Every record shown here must be duplicated without change.

Items from a data source
↓↓↓
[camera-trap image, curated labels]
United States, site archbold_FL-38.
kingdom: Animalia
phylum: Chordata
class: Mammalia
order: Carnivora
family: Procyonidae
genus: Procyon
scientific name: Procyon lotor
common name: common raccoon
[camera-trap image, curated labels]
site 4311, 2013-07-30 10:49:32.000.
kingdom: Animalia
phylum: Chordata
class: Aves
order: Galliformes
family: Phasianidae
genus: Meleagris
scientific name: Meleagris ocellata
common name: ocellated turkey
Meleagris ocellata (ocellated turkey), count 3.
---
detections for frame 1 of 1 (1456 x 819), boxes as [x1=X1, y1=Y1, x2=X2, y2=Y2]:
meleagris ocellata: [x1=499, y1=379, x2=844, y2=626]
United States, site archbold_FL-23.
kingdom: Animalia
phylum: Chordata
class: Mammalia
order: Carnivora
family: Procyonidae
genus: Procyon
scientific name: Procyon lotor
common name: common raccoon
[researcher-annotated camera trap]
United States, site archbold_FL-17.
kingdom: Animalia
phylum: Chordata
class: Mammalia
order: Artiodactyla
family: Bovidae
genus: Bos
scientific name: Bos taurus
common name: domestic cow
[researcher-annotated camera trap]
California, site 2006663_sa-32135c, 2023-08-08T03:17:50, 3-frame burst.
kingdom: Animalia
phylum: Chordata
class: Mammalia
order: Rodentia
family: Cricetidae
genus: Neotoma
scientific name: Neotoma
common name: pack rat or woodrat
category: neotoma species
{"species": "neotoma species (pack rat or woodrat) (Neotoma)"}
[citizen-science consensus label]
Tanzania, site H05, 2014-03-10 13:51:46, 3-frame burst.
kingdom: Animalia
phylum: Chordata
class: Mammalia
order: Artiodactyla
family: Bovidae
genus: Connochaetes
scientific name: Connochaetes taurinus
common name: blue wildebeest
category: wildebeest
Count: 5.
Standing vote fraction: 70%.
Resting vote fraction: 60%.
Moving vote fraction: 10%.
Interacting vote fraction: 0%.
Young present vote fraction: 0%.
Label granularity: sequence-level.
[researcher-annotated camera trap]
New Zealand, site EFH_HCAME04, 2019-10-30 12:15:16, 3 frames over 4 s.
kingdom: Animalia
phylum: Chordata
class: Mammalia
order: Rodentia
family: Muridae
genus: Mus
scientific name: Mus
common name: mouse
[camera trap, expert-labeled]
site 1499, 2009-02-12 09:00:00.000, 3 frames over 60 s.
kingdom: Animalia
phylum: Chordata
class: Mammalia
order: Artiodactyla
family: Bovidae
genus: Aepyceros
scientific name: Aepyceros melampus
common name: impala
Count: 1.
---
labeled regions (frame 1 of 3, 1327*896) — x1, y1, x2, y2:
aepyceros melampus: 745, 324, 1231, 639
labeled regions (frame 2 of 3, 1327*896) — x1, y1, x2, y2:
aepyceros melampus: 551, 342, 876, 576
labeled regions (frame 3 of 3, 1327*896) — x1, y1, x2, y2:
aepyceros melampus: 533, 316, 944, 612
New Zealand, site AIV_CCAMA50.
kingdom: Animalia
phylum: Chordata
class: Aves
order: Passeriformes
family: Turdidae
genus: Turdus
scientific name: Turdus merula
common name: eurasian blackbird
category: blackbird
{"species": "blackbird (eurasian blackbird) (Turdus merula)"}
↑↑↑
**RESPONSE BELOW:**
[camera-trap image, curated labels]
United States, site archbold_FL-38.
kingdom: Animalia
phylum: Chordata
class: Mammalia
order: Carnivora
family: Procyonidae
genus: Procyon
scientific name: Procyon lotor
common name: common raccoon
[camera-trap image, curated labels]
site 4311, 2013-07-30 10:49:32.000.
kingdom: Animalia
phylum: Chordata
class: Aves
order: Galliformes
family: Phasianidae
genus: Meleagris
scientific name: Meleagris ocellata
common name: ocellated turkey
Meleagris ocellata (ocellated turkey), count 3.
---
detections for frame 1 of 1 (1456 x 819), boxes as [x1=X1, y1=Y1, x2=X2, y2=Y2]:
meleagris ocellata: [x1=499, y1=379, x2=844, y2=626]
United States, site archbold_FL-23.
kingdom: Animalia
phylum: Chordata
class: Mammalia
order: Carnivora
family: Procyonidae
genus: Procyon
scientific name: Procyon lotor
common name: common raccoon
[researcher-annotated camera trap]
United States, site archbold_FL-17.
kingdom: Animalia
phylum: Chordata
class: Mammalia
order: Artiodactyla
family: Bovidae
genus: Bos
scientific name: Bos taurus
common name: domestic cow
[researcher-annotated camera trap]
California, site 2006663_sa-32135c, 2023-08-08T03:17:50, 3-frame burst.
kingdom: Animalia
phylum: Chordata
class: Mammalia
order: Rodentia
family: Cricetidae
genus: Neotoma
scientific name: Neotoma
common name: pack rat or woodrat
category: neotoma species
{"species": "neotoma species (pack rat or woodrat) (Neotoma)"}
[citizen-science consensus label]
Tanzania, site H05, 2014-03-10 13:51:46, 3-frame burst.
kingdom: Animalia
phylum: Chordata
class: Mammalia
order: Artiodactyla
family: Bovidae
genus: Connochaetes
scientific name: Connochaetes taurinus
common name: blue wildebeest
category: wildebeest
Count: 5.
Standing vote fraction: 70%.
Resting vote fraction: 60%.
Moving vote fraction: 10%.
Interacting vote fraction: 0%.
Young present vote fraction: 0%.
Label granularity: sequence-level.
[researcher-annotated camera trap]
New Zealand, site EFH_HCAME04, 2019-10-30 12:15:16, 3 frames over 4 s.
kingdom: Animalia
phylum: Chordata
class: Mammalia
order: Rodentia
family: Muridae
genus: Mus
scientific name: Mus
common name: mouse
[camera trap, expert-labeled]
site 1499, 2009-02-12 09:00:00.000, 3 frames over 60 s.
kingdom: Animalia
phylum: Chordata
class: Mammalia
order: Artiodactyla
family: Bovidae
genus: Aepyceros
scientific name: Aepyceros melampus
common name: impala
Count: 1.
---
labeled regions (frame 1 of 3, 1327*896) — x1, y1, x2, y2:
aepyceros melampus: 745, 324, 1231, 639
labeled regions (frame 2 of 3, 1327*896) — x1, y1, x2, y2:
aepyceros melampus: 551, 342, 876, 576
labeled regions (frame 3 of 3, 1327*896) — x1, y1, x2, y2:
aepyceros melampus: 533, 316, 944, 612
New Zealand, site AIV_CCAMA50.
kingdom: Animalia
phylum: Chordata
class: Aves
order: Passeriformes
family: Turdidae
genus: Turdus
scientific name: Turdus merula
common name: eurasian blackbird
category: blackbird
{"species": "blackbird (eurasian blackbird) (Turdus merula)"}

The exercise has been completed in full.